* TEXT SEGMENT
··········

The robot platforms used in this implementation were two MyKeepon robots (see Figure 2) with programmable servos controlled by an Arduino board (Admoni et al., 2015). MyKeepon is a 32 cm tall, snowman-like robot with three dots representing eyes and a nose. Despite their minimal appearance, these robots have been shown to elicit social responses from children (Kozima et al., 2009). Each robot has four degrees of freedom: it can pan to the sides, roll to the sides, tilt forward and backward, and bop up and down. To complement the prerecorded utterances, we developed several non-verbal behaviors such as idling, talking, and bouncing. All the story authoring was done in the script files, except the robot animations and tablet artwork. In addition to increased modularity, this design choice allows non-expert users (e.g., teachers) to develop new content for the system.

FIGURE 2

Figure 2. Children interacting with the robots in the single (left) and group (right) conditions.

5.2. The RULER Framework

RULER is a validated framework rooted in emotional intelligence theory (Salovey and Mayer, 1990) and research on emotional development (Denham, 1998) that is designed to promote and teach emotional intelligence skills. Through a comprehensive approach that is integrated into existing academic curriculum, RULER focuses on skill-building lessons and activities around Recognizing, Understanding, Labeling, Expressing, and Regulating emotions in socially appropriate ways (Rivers et al., 2013). Understanding the significance of emotional states guides attention, decision-making, and behavioral responses, and is necessary in order to navigate the social world (Lopes et al., 2005; Brackett et al., 2011).

This study employs components of RULER, including the Mood Meter, a tool that students and educators use as a way to identify and label their emotional state, and the Feeling Words Curriculum, a tool that centers on fostering an extensive feelings vocabulary that can be applied in students’ everyday lives. The story scripts are grounded in the Feeling Words Curriculum and are intended to encourage participants to choose the most appropriate story choice after considering the impact of each option. Our target age group was first to second graders (6–8 years old). Prior to beginning the study, we gathered feedback from elementary school teachers to ensure that the vocabulary and difficulty levels of story comprehension were age-appropriate. A summary of the scenes forming the scripts of each session is displayed in Table 1. All three stories followed the same structure: introduction scene, followed by three options. Each option impacted the story and the characters’ emotional state in different ways.

TABLE 1

Table 1. Summary of the story scenes in each session.

6. Experimental Method

In order to investigate the research questions and hypotheses outlined earlier, we conducted a user study using the system described in the previous section.

6.1. Participants

The participants in the study were first- and second-grade students from an elementary school where RULER had been implemented. A total of 46 participants were recruited in the school where the study was conducted, but six participants were excluded for various reasons (i.e., technical problems in collecting data or participants missing school). For this analysis, we considered a total of 40 children (22 females, 18 males) between the age of 6 and 8 years (mean (M) = 7.53, standard deviation (SD) = 0.51). Out of these 40 students, 21 were first graders and 19 were second graders.

··········

* DATASET SECTION
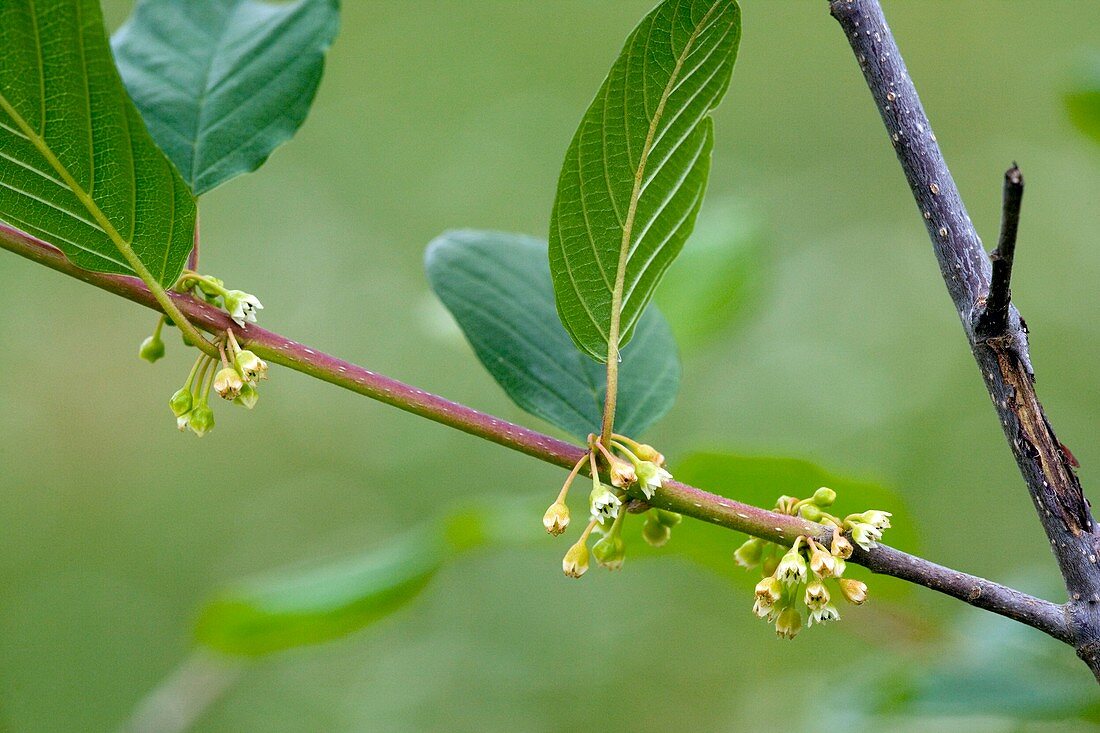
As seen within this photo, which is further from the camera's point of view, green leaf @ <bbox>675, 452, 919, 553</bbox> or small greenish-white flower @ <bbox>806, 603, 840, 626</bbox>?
green leaf @ <bbox>675, 452, 919, 553</bbox>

··········

* WHAT THE TASK ASKS
Rewrite the study excerpt from the words "5.2. The RULER" through "et al., 2011).", swapping "emotional intelligence" for "emotional competence". Work from the study excerpt alone.

* ANSWER FOR THE TASK
5.2. The RULER Framework

RULER is a validated framework rooted in emotional competence theory (Salovey and Mayer, 1990) and research on emotional development (Denham, 1998) that is designed to promote and teach emotional competence skills. Through a comprehensive approach that is integrated into existing academic curriculum, RULER focuses on skill-building lessons and activities around Recognizing, Understanding, Labeling, Expressing, and Regulating emotions in socially appropriate ways (Rivers et al., 2013). Understanding the significance of emotional states guides attention, decision-making, and behavioral responses, and is necessary in order to navigate the social world (Lopes et al., 2005; Brackett et al., 2011).